Gina Schaefer opened up her first hardware store in Logan Circle, Washington, D.C., in 2003. Alongside her husband, she expanded the business to 13 locally owned hardware stores, employing roughly 300 people in the D.C., Maryland, and Virginia metro areas. She said a retailer like Amazon is the last place to which the federal government should turn to help small businesses.
"The larger Amazon has gotten, the fewer number of independent businesses we have," Schaefer told the Washington Free Beacon. "One by one industries have been picked off by predatory pricing and overlooked government regulations to the point where starting a new business, at least in the retail sector, is nearly impossible."
The agency's webinars with Amazon are designed to get clients for the web giant. The lessons on offer at the June 15 event included helping businesses create Amazon Global Accounts. A follow-up webinar in July will teach entrepreneurs how to not only team up with Amazon but also with U.S. trade authorities.
"We will cover … how to sign up for a [Amazon] Global Seller Account … [and] the role the U.S. Commercial Service plays in providing comprehensive export counseling to support your global business strategy," the event page says. "We'll connect you … to explore free resources and government funding to support your e-Commerce and export-related activities."

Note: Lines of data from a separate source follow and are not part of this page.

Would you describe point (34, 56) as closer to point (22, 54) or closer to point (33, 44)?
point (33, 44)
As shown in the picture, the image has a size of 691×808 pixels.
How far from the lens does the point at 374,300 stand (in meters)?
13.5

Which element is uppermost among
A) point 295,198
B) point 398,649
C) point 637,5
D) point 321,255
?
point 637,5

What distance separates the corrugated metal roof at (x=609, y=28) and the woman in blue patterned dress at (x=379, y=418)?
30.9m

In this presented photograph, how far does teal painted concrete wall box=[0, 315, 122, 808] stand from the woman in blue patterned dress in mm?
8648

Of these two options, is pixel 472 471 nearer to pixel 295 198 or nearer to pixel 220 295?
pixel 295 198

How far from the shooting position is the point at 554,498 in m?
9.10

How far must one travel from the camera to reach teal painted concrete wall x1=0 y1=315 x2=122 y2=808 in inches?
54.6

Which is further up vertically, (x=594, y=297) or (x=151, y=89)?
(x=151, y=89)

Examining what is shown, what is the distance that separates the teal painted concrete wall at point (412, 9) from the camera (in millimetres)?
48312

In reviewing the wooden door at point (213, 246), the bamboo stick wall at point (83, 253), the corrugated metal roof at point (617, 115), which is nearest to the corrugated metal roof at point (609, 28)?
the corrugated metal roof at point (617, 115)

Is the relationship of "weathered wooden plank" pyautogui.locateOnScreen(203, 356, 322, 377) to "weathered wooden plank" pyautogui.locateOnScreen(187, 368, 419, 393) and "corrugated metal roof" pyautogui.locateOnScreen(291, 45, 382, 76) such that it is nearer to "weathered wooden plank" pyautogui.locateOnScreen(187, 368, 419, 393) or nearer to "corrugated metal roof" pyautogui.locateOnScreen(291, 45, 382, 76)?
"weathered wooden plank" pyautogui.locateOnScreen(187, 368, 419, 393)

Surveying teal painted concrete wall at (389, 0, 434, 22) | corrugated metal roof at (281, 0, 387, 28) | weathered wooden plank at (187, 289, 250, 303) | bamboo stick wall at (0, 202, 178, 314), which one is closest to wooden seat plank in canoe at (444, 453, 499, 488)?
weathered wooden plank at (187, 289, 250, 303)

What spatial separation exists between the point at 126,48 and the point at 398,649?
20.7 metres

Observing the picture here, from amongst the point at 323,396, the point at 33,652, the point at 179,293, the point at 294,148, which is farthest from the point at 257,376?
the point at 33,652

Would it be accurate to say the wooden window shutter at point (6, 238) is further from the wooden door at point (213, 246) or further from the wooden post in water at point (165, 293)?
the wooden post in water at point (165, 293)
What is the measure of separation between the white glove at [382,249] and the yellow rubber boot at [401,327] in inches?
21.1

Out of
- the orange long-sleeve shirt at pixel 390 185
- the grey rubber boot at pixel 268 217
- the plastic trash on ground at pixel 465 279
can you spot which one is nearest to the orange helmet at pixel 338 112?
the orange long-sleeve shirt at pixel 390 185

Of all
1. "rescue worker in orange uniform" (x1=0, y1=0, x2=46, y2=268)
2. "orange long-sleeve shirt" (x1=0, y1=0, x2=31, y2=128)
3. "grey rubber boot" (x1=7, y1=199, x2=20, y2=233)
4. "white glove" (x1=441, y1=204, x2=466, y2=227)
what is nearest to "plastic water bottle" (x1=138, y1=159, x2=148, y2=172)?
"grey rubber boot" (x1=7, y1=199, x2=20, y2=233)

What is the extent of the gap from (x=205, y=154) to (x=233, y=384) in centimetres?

In response to Amazon's growing market dominance, small businesses are forming coalitions seeking to leverage anti-trust legislation to ensure that they are not crushed. Schaefer, a member of the Small Business Rising coalition, said the Commercial Service partnership with Amazon will further undermine small businesses as they struggle in the post-lockdown economy to stay independently viable. Like many other small business owners in retail, she supports the idea of Amazon being broken up.
"No one ever envisions that street empty or only populated by a soulless Amazon store. Yet businesses are failing at alarming rates now, in large part to concentrated market power," Schaefer said.
Amazon has maintained close ties with American trade officials over the years. It employed 28 lobbyists working on trade issues in 2020 and 2021 as part of its multimillion-dollar influence operation, according to federal lobbying records. Seven of those lobbyists held high-ranking trade-related positions at the federal government, including at the U.S. Commercial Service and the Office of the U.S. Trade Representative, before joining the Silicon Valley giant. Its leadership has also been closely allied to Democrats, with employees contributing more than $2 million to the Biden campaign and 75 percent of its donations going to benefit Democrats, according to the Center for Responsive Politics.
Representatives from the U.S. Commercial Service and Amazon did not respond to requests for comment.
Small business advocates say that the mass closures of mom-and-pop stores during the pandemic require bold steps from lawmakers. Sarah Crozier, of Main Street Alliance, faulted the Biden administration for promoting Amazon rather than cracking down on alleged market manipulations.
"The federal government is critical to help level the playing field for small businesses by improving anti-monopoly protections against giants like Amazon and creating opportunity for small businesses," Crozier said.
Some lawmakers have begun speaking out against Amazon's sway within the administration and on Capitol Hill. Rep. Ralph Norman (R., S.C.) said Amazon has not proven to be a faithful business partner to the third party sellers that populate its website.
"From motor oil to children's clothing, we need to know if the oddly random (and growing) list of Amazon's own products were identified and developed by exploiting sales & product data from its third party sellers. And we need to know why there are countless reports of retaliatory and anti-competitive conduct from Amazon," Norman said. "On multiple fronts, Amazon has given us plenty to be concerned with. Congress needs answers about the rampant reports of harmful and monopolistic behavior from that company."